Watercolor with colored pencil...


----------



## Gumby (Aug 8, 2018)

Love this, Juls! He looks like my rooster, Sergeant Peeper.


----------



## Firemajic (Aug 8, 2018)

Sergeant Peeper! O! yeah, I get it .. love it!  Thanks for your kind words...


----------



## Robbie (Aug 8, 2018)

Well done Fire. Love it Reminds me of corn flakes.   It was Gumby made me think of it though. Good morning!


----------



## TuesdayEve (Aug 8, 2018)

He’s got that look in his eye...I knew a Rhode Island
Red once, big red feathered cock, mean, territorial,
wouldn’t allow anyone around the hens. He’d jump up
 and strike with those big leg spurs...when you’re in 
shorts they hurt!
But....he was quite beautiful like this guy.


----------



## bobo (Aug 9, 2018)

Hola 
Like the second one best, where he's not yet so heavy ... in looks and bib - lolol


----------



## Firemajic (Aug 9, 2018)

Robbie said:


> Well done Fire. Love it Reminds me of corn flakes.   It was Gumby made me think of it though. Good morning!

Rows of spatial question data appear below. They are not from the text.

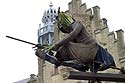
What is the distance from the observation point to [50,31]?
3878cm

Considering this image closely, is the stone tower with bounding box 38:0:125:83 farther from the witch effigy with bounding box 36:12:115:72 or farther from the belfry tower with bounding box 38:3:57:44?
the witch effigy with bounding box 36:12:115:72

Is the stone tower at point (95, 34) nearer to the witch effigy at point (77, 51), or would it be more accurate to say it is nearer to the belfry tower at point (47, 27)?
the belfry tower at point (47, 27)

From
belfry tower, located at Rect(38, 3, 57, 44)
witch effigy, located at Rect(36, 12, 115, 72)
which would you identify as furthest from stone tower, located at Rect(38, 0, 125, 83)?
witch effigy, located at Rect(36, 12, 115, 72)

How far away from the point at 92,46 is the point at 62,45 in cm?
43

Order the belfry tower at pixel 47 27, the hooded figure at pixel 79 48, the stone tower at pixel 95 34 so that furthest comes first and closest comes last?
1. the belfry tower at pixel 47 27
2. the stone tower at pixel 95 34
3. the hooded figure at pixel 79 48

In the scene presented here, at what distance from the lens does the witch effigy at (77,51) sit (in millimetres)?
5109

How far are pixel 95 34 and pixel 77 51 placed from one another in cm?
1940

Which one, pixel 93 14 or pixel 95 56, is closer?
pixel 95 56

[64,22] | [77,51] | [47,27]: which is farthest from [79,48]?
[47,27]

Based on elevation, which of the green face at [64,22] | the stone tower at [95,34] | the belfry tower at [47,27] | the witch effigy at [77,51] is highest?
the belfry tower at [47,27]

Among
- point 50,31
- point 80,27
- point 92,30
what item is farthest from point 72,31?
point 50,31

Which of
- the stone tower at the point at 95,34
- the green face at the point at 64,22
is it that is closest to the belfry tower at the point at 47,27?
the stone tower at the point at 95,34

LOL... yeah  Thank you, I appreciate your comments...




TuesdayEve said:


> He’s got that look in his eye...I knew a Rhode Island
> Red once, big red feathered cock, mean, territorial,
> wouldn’t allow anyone around the hens. He’d jump up
> and strike with those big leg spurs...when you’re in
> ...



Oh yeah, they can be aggressive... maybe that is where "cock of the walk" or "cocky" comes from....  Thanks for your comments...




bobo said:


> Hola
> Like the second one best, where he's not yet so heavy ... in looks and bib - lolol



You almost always like the unfinished paintings... but .. then, I never know when a painting IS finished...  Thank you, Dear bobo...


----------



## bobo (Aug 10, 2018)

Firemajic said:


> ...
> You almost always like the unfinished paintings... but .. then, I never know when a painting IS finished...  Thank you, Dear bobo...



I'm sorry dear,
But the lighter a pic is, the more appealing it normally appears to most people 
May be you're thinking more about elaborating it to the LIKING, and not as much on how it APPEARS to an onlooker ??
But we, the onlookers haven't seen your motif, hence don't know whether it's right or wrong in that aspect.
Just want an appealing pic 

each::love_heart::teapot:


----------



## ParadoxBrother (Aug 11, 2018)

Very beautiful work! I, love the natural color palette you chose, and your brush strokes are very smooth and confident. There's a nice balance of light and dark, and the texture is very gentle. One thing I've done before with watercolor in the past is to use a thin black ink pen to add small textures and details you can't get with a brush, it can really make certain areas pop. I always have an appreciation for watercolor, and I love to see the things that people can accomplish with it. I'll be sure to keep an eye out for more of your works in the future, this looks really nice!


----------